Supplied information Start Marker

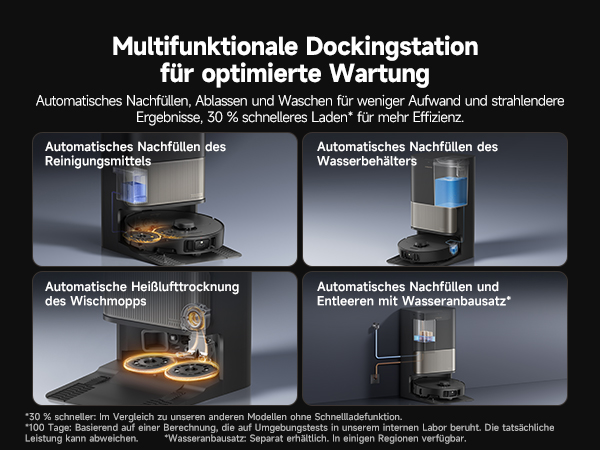 Multifunktionale Dockingstation für optimierte Wartung

Automatisches Nachfüllen, Ablassen und Waschen für weniger Aufwand und strahlendere Ergebnisse, 30 % schnelleres Laden* für mehr Effizienz.

Automatisches Nachfüllen des Reinigungsmittels

Automatisches Nachfüllen des Wasserbehälters

Automatische Heißlufttrocknung des Wischmopps

Automatisches Nachfüllen und Entleeren mit Wasseranbausatz*

*30 % schneller: Im Vergleich zu unseren anderen Modellen ohne Schnellladefunktion.
*100 Tage: Basierend auf einer Berechnung, die auf Umgebungstests in unserem internen Labor beruht. Die tatsächliche Leistung kann abweichen. *Wasseranbausatz: Separat erhältlich. In einigen Regionen verfügbar.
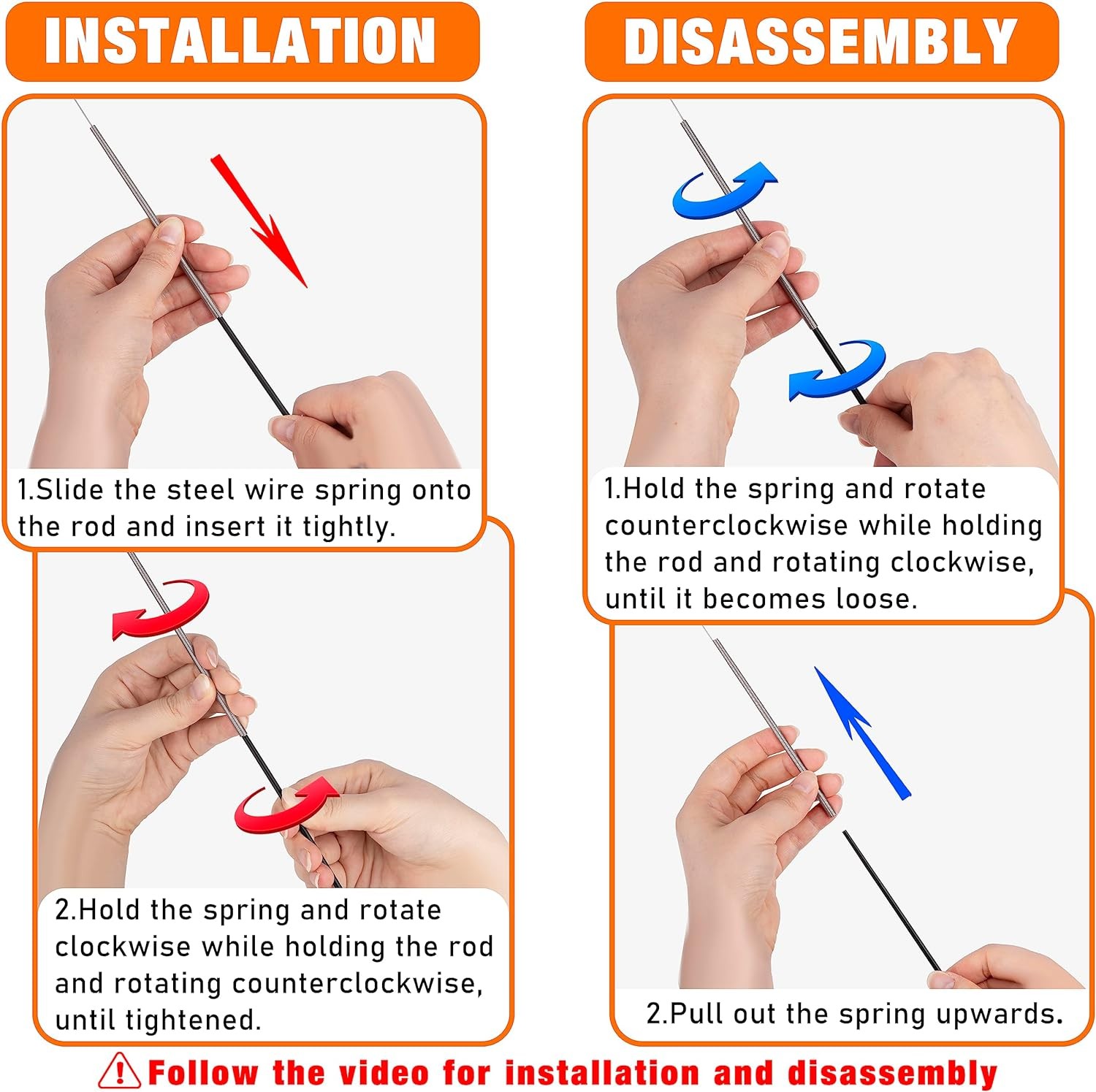 INSTALLATION

1.Slide the steel wire spring onto the rod and insert it tightly.

2.Hold the spring and rotate clockwise while holding the rod and rotating counterclockwise, until tightened.

DISASSEMBLY

1.Hold the spring and rotate counterclockwise while holding the rod and rotating clockwise, until it becomes loose.

2.Pull out the spring upwards.

Follow the video for installation and disassembly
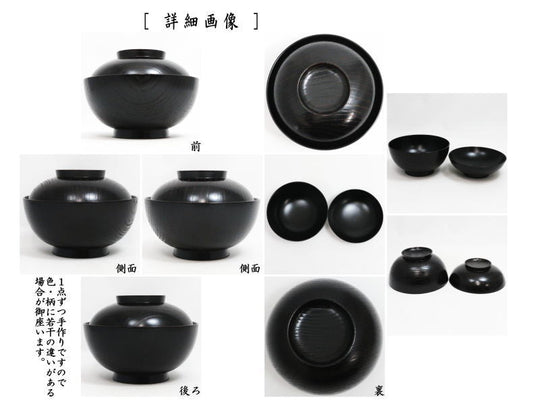 [ 詳細画像 ]

前

側面

側面

1点ずつ手作りですので色・柄に若干の違いがある場合が御座います。

後ろ

裏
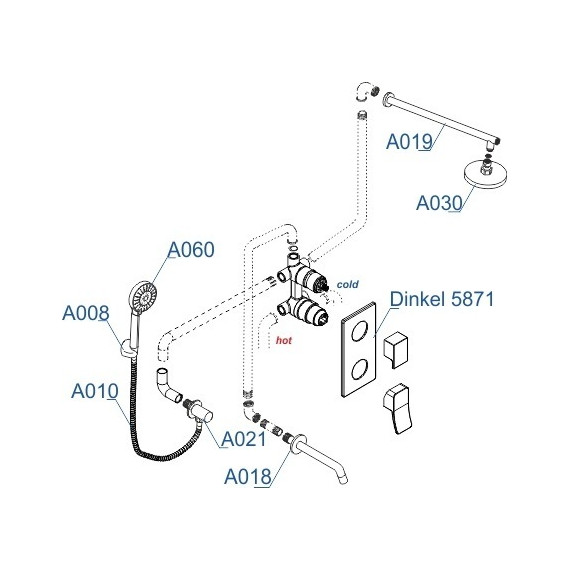 A019

A030

A060

cold

Dinkel 5871

A008

hot

A010

A021

A018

Supplied information End Marker

• _Exercise goal_: Check every line of the records, and copy the ones that hold the word "holding".

• _Task result_:
2.Hold the spring and rotate clockwise while holding the rod and rotating counterclockwise, until tightened.
1.Hold the spring and rotate counterclockwise while holding the rod and rotating clockwise, until it becomes loose.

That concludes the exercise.